This creator, whose name isn’t listed in their profile, defended Page’s rumored casting as Achilles in part because the character of Achilles isn’t the male chauvinist Musk and his fanboys think he is. The queer creator spilled real knowledge about Greek mythology that many of these so-called Homer superfans don’t even know. It’s a dynamic that reflects so many of these harassment campaigns. They seek to push women, people of color, and LGBTQ people out of the fandom spaces that marginalized people often built and maintained. But people like Musk are obsessed with their own superiority, asserting that they are the true fans and anyone who isn’t a straight cis white man is an intruder in their space.

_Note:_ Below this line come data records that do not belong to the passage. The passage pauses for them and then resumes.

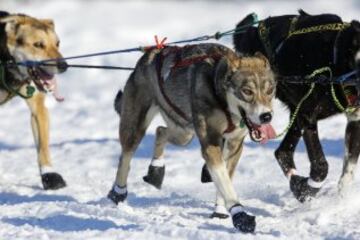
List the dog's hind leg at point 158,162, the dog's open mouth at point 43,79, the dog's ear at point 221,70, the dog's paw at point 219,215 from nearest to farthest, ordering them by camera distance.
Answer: the dog's ear at point 221,70 < the dog's paw at point 219,215 < the dog's hind leg at point 158,162 < the dog's open mouth at point 43,79

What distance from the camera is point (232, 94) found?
157 inches

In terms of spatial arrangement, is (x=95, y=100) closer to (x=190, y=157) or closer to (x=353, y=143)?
(x=190, y=157)

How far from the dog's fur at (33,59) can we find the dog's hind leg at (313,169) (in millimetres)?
1729

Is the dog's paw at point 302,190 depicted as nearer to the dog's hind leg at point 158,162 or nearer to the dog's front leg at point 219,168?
the dog's front leg at point 219,168

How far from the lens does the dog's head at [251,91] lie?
3.87 meters

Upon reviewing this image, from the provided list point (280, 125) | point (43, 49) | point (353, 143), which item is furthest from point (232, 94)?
point (280, 125)

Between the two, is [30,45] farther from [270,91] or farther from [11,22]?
[270,91]

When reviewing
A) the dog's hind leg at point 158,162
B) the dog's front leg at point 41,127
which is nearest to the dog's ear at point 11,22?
the dog's front leg at point 41,127

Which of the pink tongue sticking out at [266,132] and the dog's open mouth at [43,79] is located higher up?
the pink tongue sticking out at [266,132]

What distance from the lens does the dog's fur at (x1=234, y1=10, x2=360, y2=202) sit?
179 inches

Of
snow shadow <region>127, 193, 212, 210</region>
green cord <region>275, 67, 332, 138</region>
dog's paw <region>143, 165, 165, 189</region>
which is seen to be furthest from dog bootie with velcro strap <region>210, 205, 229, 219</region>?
dog's paw <region>143, 165, 165, 189</region>

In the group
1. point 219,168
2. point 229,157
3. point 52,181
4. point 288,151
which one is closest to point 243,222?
point 219,168

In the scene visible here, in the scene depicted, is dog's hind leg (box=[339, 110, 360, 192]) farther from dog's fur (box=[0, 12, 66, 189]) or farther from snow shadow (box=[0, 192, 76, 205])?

That mentality was especially pervasive when it came to white men and video games, superheroes, and Star Wars. One of the reasons these campaigns have been successful in the past is because they manipulate bystanders into joining mobs and pile-ons under the guise of being righteous. Gamergate pretended to be about “ethics in video game journalism.” The Star Wars sequels were genuinely disappointing, and blaming women and minorities for the failure was a convenient narrative.
But The Odyssey isn’t even out until July, and Nolan has built up a lot of audience goodwill (separate from everything mentioned here, I’m kind of a Nolan hater, but objectively he makes very impressive movies). He doesn’t usually make a billion dollars at the box office, but he makes up for it in critical acclaim. The Odyssey will probably be a good movie, and haters inventing reasons to hate out of thin air will be obvious. Also, it’s already obvious that Musk and his white supremacist friends on X are phoning in their appreciation for the classics. One of them was just widely mocked for using AI to generate a realistic-looking version of Van Gogh’s Starry Night, while Musk intermittently shares Grok-generated AI images of young, sexy anime women in fantasy settings in between complaining about Greek representation.
Odysseus and Penelope don’t have the same hold over the American psyche that Luke Skywalker and Spider-Man do, but aside from that, more people are also catching on to this playbook that gets recycled every few business days on X and in the edgiest corners of the internet. There’s still a lot of work to be done to address the impact of these harassment campaigns, but it seems like complaining about woke casting choices isn’t hitting the same way under Trump 2.0. Maybe the difference lies in the fact that it’s no longer societal outcasts leading the charge—it’s the world’s wealthiest and most pathetic man.